Adelle Waldman seziert das Aufflammen und Sterben der Möglichkeit einer Beziehung, die alles sein will und am Ende an den Erwartungen und der sich nie deckenden Realität auf beiden Seiten scheitert. Normal, möchte man sagen. Kennen wir doch alle. Und genau darin liegt der Sog dieses Buches: Es ist wie die Blaupause der ersten Phase, mit all der Euphorie, der Befangenheit, den Enttäuschungen. Diese Blaupause ist wohl so zeitlos, wie die Liebe selbst. Und die Hoffnung. Doch darüber hinaus ist Nathaniel das Paradebeispiel eines Mannes seiner Generation. Von starken selbstbewussten Frauen großgezogen, haben diese Männer schnell gelernt, was Frauen wollen und was sich gehört. Doch jenseits dieser Erziehung schlummert ein einsamer Wolf in ihnen. Diesem Wolf würde es durchaus reichen, seinen Hunger zu stillen, sich hin und wieder zu paaren und ansonsten das zu tun, was ihm Spaß macht. Das gilt natürlich nicht für alle Männer in gleichem Maße – Waldman beleuchtet diesen Aspekt durch Nathaniels männliche Freunde, deren Lebensweise durchaus unterschiedlich ist. Darin lag für mich beim Lesen des Buches durchaus etwas tröstliches. Mal dachte ich, ach, es geht noch schlimmer, mal war ich erleichtert, zu lesen, dass man auch trotz eines unmodischen Haargummis geliebt werden kann.

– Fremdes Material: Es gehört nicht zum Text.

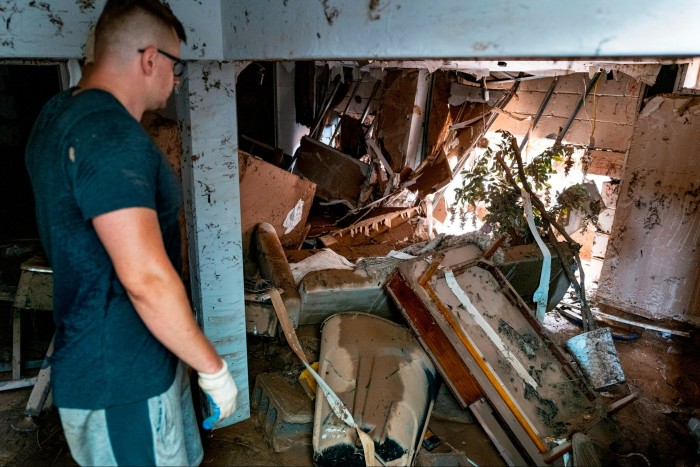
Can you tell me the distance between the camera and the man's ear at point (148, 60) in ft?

Aber darüber hinaus wendet Waldman etwas an, dass ich einen Spiegel im Spiegel nennen würde. Eine Frau schreibt aus der Sicht eines Mannes und betrachtet mit seinen Augen die Frauen. Wie viel Wahrheit kann darin stecken? Wie viel Wunsch? Wie viel Zuspitzung? Wie viel „Erfahrung“? In den Diskussionen um das Buch schweigen die Männer eher. Aber warum? Viele Frauen vermuten, weil sie sich schämen, da sie sich wiedererkennen. Doch ist nicht genau das wieder eine weibliche Art, diese Dinge zu sehen? Und vielleicht schweigen die Männer auch, weil sie sich wiedererkennen, sich aber eben nicht schämen, dennoch wissen, dass die Frauen das von ihnen erwarten? Oder sie schweigen, weil sie sich nicht erkennen, aber ihnen klar ist, dass keine Frau ihnen das abkaufen würde – schließlich möchte ja niemand in einem solchen Licht gesehen werden und da ist doch Verleugnung ein Reflex….und ups! Willkommen in Nathaniels Welt!
Das Spiel kann man unendlich weiter spielen und meine Vermutung ist, dass genau das der eigentliche Kniff des Buches ist. Ein Kniff, der mich diebisch grinsen lässt. Denn mal ehrlich, das Spiel kann doch niemand gewinnen! Der „kleine“ Unterschied ist, bei aller Emanzipation, eine Tatsache.
Und genau das ist es, was ich am Ende aus „Das Liebesleben des Nathaniel P.“ von Adelle Waldman mitnehme: das die Akzeptanz des Unterschieds und der damit verbundenen Komplikationen, das Miteinander trotz aller Verständigungsschwierigkeiten, erleichtert. Lassen wir los, sind wir nur noch bei uns als Individuen und wollen gar nicht durch einen, wie auch immer gearteten, Überbau versuchen, die oder den Andere(n) auf einer anderen Ebene als der individuellen zu verstehen. Und in dem Moment hören wir auf zu spielen und beginnen aufrichtig zu lieben. Und zwar nicht die Idee einer Beziehung, sondern den Menschen.